Wednesday, March 3, 2010

Hope Floats

I remember a Sandra Bullock movie that came out in the 90's with the title Hope Floats. I watched the movie and it was a good though very sad movie . For many years after I watched it though, I didn't understand the movie's title. After having experienced some of what life has to offer, I am starting to understand it.
Oftentimes I become frustrated with my circumstances, and my seeming inability to change them or even my role in them. I generally become discouraged, angry, sullen, and even withdrawn. Depression seems like my closest friend during these periods. Yet when I am so low that it seems like nothing will ever change or become better, it does. Usually its just a tiny insignificant thing which occurs, but it in some way or another is an answer to prayer.
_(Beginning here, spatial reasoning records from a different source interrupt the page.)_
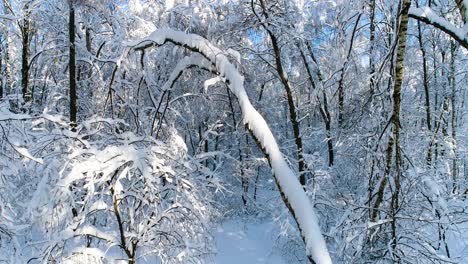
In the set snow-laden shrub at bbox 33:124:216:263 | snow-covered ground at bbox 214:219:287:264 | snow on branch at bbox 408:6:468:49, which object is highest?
snow on branch at bbox 408:6:468:49

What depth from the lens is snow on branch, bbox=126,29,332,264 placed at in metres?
2.64

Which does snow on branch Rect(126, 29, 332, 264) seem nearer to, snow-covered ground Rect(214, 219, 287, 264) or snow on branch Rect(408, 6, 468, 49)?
snow on branch Rect(408, 6, 468, 49)

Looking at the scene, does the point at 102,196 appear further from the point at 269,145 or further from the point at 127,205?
the point at 269,145

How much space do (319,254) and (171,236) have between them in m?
2.27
A gift, an encouraging word, a smile, a hug, an evening with a special friend, it always comes when I need it the most.
I cannot count the times when I would cry out to God in deep grief saying that no one cares about me. It would be then that my phone would ring , my best friend who lives out of state would be calling me. Or one time I actually wrote in my journal that even though I knew God loved me , I couldn't feel His Love. I was in a coffee shop and a perfect stranger who was passing by stopped, looked at me and said, "God wants me to tell you that He loves you. " She then sat down and talked to me for about 30 minutes. I still cry when I think of it. He finds so many wonderful , creative ways to show His love to His children.
And I guess maybe that is why, everytime my spirit sinks down inside of me, it still manages to somehow find its way back to the surface. Find its way back to living, dreaming, loving, creating, and forgiving. Hope floats.